16.1.   In respect of the potential financial risk, the trustees considered that the Unbundled Entities are mainly active in the international market with an unclear offshore strategy which could ultimately be a financial gamble if the B-BBEE shareholders remained invested. The trustees off-set the probability of growth in the international market against the fact that the largest generating asset (i.e., Assmang) in the group structure is situated in South Africa pre-transaction and post- transaction. If they remained invested in the South African structure, the B-BBEE shareholders would be closer to the dividend generating asset.

16.2.   In addition, the trustees considered the impact on the trusts’ indebtedness towards Assore. Ordinarily in the market, B-BBEE structures are overconsumed by debt liability to such an extent that it takes considerable time to reap the financial benefits it initially sets out. The trustees found that the proposed transaction significantly reduces the trusts’ indebtedness and would reduce the debt free timeline of the community trusts from more than approximately 25 years pre- transaction to less than approximately 12 years post-transaction. The sooner the trusts pay off the debt, the more dividends will flow into the trust and ultimately benefiting the beneficiaries.

 

[17]        The Commission found that pre-transaction, the merging parties’ ordinary shareholding in Assore did not entitle them to appoint any directors at Assore. However, the Commission established that post-transaction, Communities SPV (i.e., Boleng Trust and FRT) will be entitled to appoint two directors and Assore Employees SPV can appoint one director to Assore’s board. Mr Pillay was of the view that the post- transaction board representation will enhance the trustee’s participation and contribution in the operation of the firm on aspects such as job security and skills development. In addition, board representation will ensure that the option of paying dividends is considered first against withholding dividends for various reasons. However, in the unlikely event that Assore Holdings takes a decision to withhold dividends, through board representation, the trust will be able to ensure that the money is used to create more jobs and empower communities in the beneficiary communities. Essentially, the trustees are of the view that board representation will be beneficial as it will enable them to make a contribution on issues that impact them directly.

 

[18]        The Commission found that the post-transaction structure facilitates the ability of the merging parties and their beneficiaries to enjoy unencumbered ownership in Assore, which is a ‘firm in a market’ as contemplated by section 12A(3)(e) of the Act. Moreover, as indicated above, it appears that the merging parties will have more benefits post- transaction such as reduced debt, greater dividend flows and the ability to be represented on Assore’s board of directors. In view of the above considerations, the Commission found that the transaction does not appear to negatively impact the public interest. Furthermore, the proposed transaction does not raise any further public interest concerns.

 

[19]        We agreed with the Commission’s conclusions and we conclude that the proposed transaction is unlikely to substantially prevent or lessen competition in any relevant market, or to have a negative impact on the public interest.

 

 

29 September 2021

Yasmin Carrim                                                                                Date

Fiona Tregenna and Anton A. Roskam concurring

 

Tribunal Case Manager:         Mpumelelo Tshabalala

For the Merging Parties:         Daryl Dingley and Sarah Manley

For the Commission:              Nonhlanhla Msiza and Wiri Gumbie


[1] Mr. Charles Edward Walters; Ms. Gail Marlene Campbell; Mr. Jerome Bongani Phakathi; Ms. Joy- Marie Lawrence; Mr. Meshanthan Pillay; and Ms. Shiluba Mashudu Mawela.

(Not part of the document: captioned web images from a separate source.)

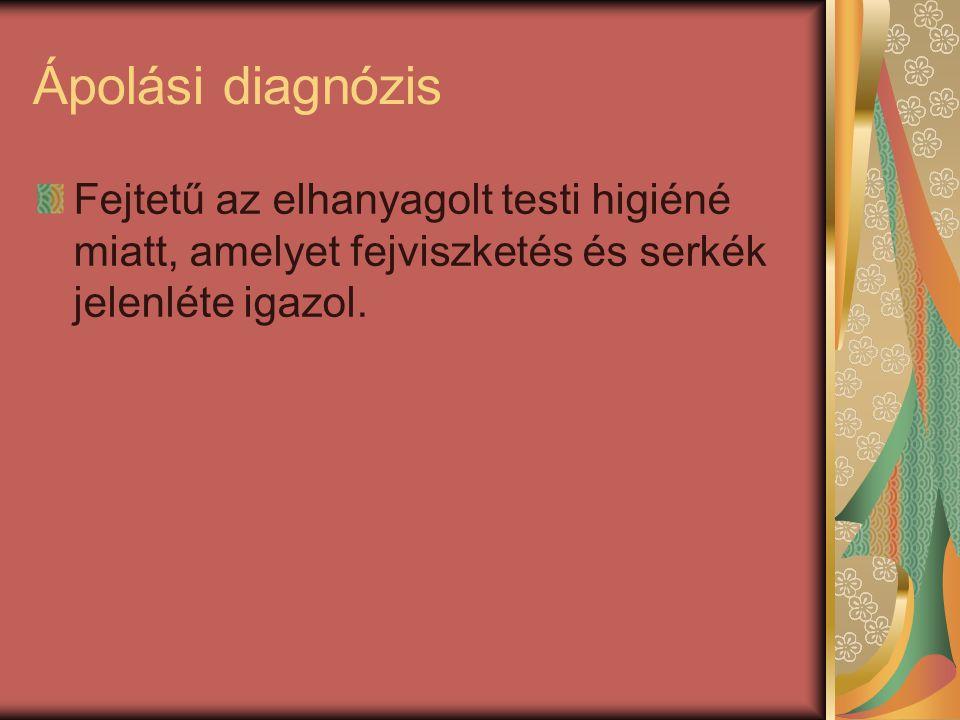 Ápolási diagnózis Fejtetű az elhanyagolt testi higiéné miatt, amelyet fejviszketés és serkék jelenléte igazol.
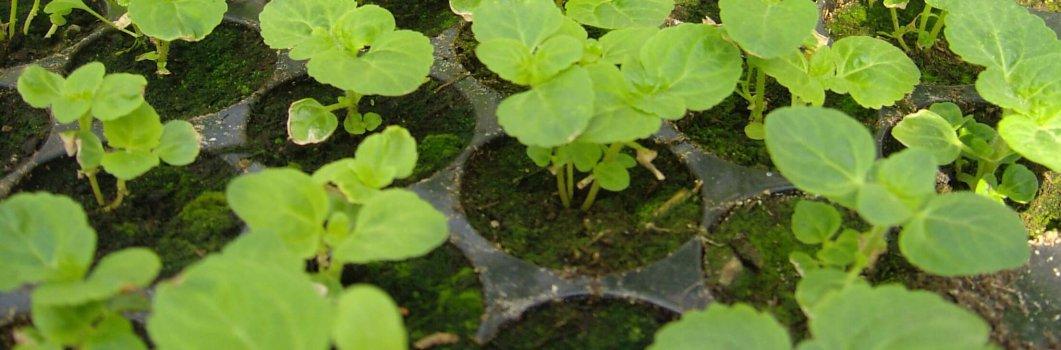 Jak wyprodukować rozsadę roślin jednorocznych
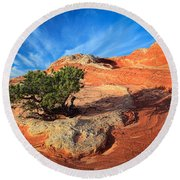 Lone Juniper Round Beach Towel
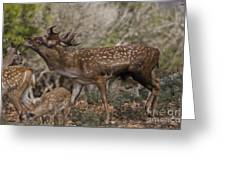 Mesopotamian Fallow Deer 3 Greeting Card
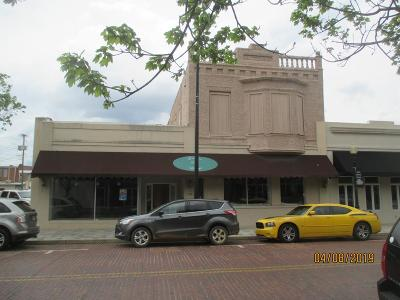 Commercial For Sale: 120 E Pine Street
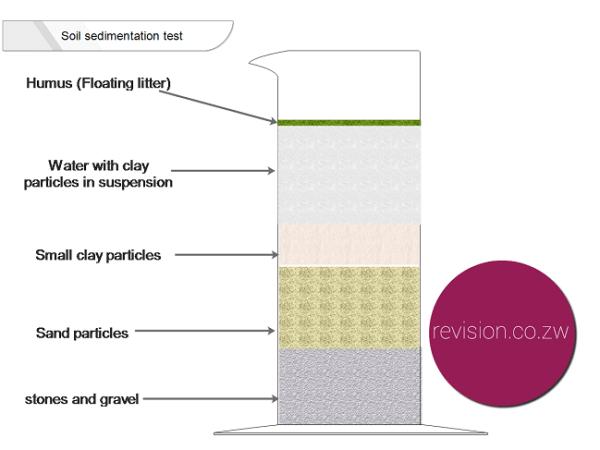 Soil sedimentation test.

[2] The merging parties submit that the Assore Restructure is independent of the proposed transaction and the latter will go ahead whether or not the Assore Restructure is implemented.

[3] Prior to the Restructure, Boleng and FRT, whose beneficiaries are Assore’s mining communities, separately hold interests in Assore through MS 350 and MS 904 respectively. In addition, FRT’s investment in Assore through MS 904 is jointly controlled with AET, whose beneficiaries are Assore’s South African employees. Post-transaction, Boleng Trust and FRT will jointly hold their interest in Assore through Communities SPV whilst AET will separately hold its interest through the Employees SPV.

[4] For example, AET has been able to pay its employees a 13th and 14th cheque to all employees because of good dividends received by the trust. In respect of the communities’ trust, the trust has been focused on providing quality education in the beneficiary communities by equipping teachers, building learning institutes and contributing towards higher education for the learners.